Em 2021, a Bienal de São Paulo completa seus 70 anos, sendo um dos eventos mais importantes do calendário do circuito da arte internacional; confira alguns fatos que se consolidaram como acontecimentos importantes ao longo dessas sete décadas

por Jamyle Rkain

Em 1951, Ciccillo Matarazzo idealizava a 1ª edição da Bienal de São Paulo, uma iniciativa que tinha como objetivo colocar não só a cidade mas também o Brasil todo no cenário da arte mundial. Neste ano, o evento completa 70 anos, sendo um dos mais importantes do circuito artístico internacional.

Para comemorar esta data, diversas ações foram criadas pela Fundação Bienal de São Paulo, com o objetivo de resgatar e preservar a memória do mais importante evento de arte da América Latina. Na plataforma 70 anos, você encontra várias formas de conhecer mais sobre essa história, por meio de podcast, webstories, minidoc, dentre outras iniciativas. Nos debruçamos pela história da Bienal de SP e preparamos uma lista com fatos marcantes que ocorreram nas edições que se sucederam ao longo dessas sete décadas! Veja abaixo.

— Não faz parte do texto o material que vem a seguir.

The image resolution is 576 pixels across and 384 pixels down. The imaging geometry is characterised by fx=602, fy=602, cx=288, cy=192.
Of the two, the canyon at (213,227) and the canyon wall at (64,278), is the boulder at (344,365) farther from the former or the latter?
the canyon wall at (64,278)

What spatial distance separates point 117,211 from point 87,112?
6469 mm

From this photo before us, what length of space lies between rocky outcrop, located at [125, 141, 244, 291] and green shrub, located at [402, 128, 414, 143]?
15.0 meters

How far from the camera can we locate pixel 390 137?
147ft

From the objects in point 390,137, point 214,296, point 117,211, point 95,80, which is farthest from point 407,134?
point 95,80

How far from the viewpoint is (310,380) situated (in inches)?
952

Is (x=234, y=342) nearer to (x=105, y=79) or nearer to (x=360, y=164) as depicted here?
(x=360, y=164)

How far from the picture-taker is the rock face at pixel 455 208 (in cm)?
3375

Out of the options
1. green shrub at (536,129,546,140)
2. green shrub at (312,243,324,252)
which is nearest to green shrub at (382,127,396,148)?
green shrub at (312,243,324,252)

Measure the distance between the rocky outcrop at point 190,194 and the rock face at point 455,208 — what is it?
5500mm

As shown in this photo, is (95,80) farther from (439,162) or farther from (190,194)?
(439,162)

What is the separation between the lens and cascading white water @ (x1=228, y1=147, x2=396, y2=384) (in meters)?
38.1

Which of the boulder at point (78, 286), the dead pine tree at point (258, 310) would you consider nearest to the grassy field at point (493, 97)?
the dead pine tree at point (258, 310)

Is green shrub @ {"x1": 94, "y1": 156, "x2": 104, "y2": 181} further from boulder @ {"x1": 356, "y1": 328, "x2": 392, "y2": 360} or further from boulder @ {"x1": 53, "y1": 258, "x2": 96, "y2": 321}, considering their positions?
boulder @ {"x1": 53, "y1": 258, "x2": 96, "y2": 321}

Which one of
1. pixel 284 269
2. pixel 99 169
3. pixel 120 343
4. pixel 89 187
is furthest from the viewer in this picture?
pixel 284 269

Lembramos ainda que, adiada em razão da pandemia, a exposição principal da 34ª Bienal de São Paulo – faz escuro mas eu canto, será inaugurada daqui exatamente há um mês, no dia 4 de setembro, se estendendo até 5 de dezembro, no Pavilhão da Bienal, no Parque do Ibirapuera. Além da mostra geral, a organização fez parcerias com várias instituições paulistanas, que irão sediar exposições vinculadas à Bienal. Para conferir a lista completa de artistas participantes, clique aqui.

A Bienal da Antropofagia


Delson Uchoa, ‘Roi roi’, na seção Um e/entre Outro/s – Arte Contemporânea Brasileira no Eixo da Cor. FOTO: Gal Oppido

Uma das bienais mais famosas, a 24ª Bienal de São Paulo, que aconteceu em 1998 e teve como título UM E/ENTRE OUTRO/S, ficou conhecida popularmente como a Bienal da Antropofagia. Sob curadoria-geral de Paulo Herkenhoff e tendo como curador-adjunto Adriano Pedrosa, ela teve a participação de mais de 300 artistas de 54 países.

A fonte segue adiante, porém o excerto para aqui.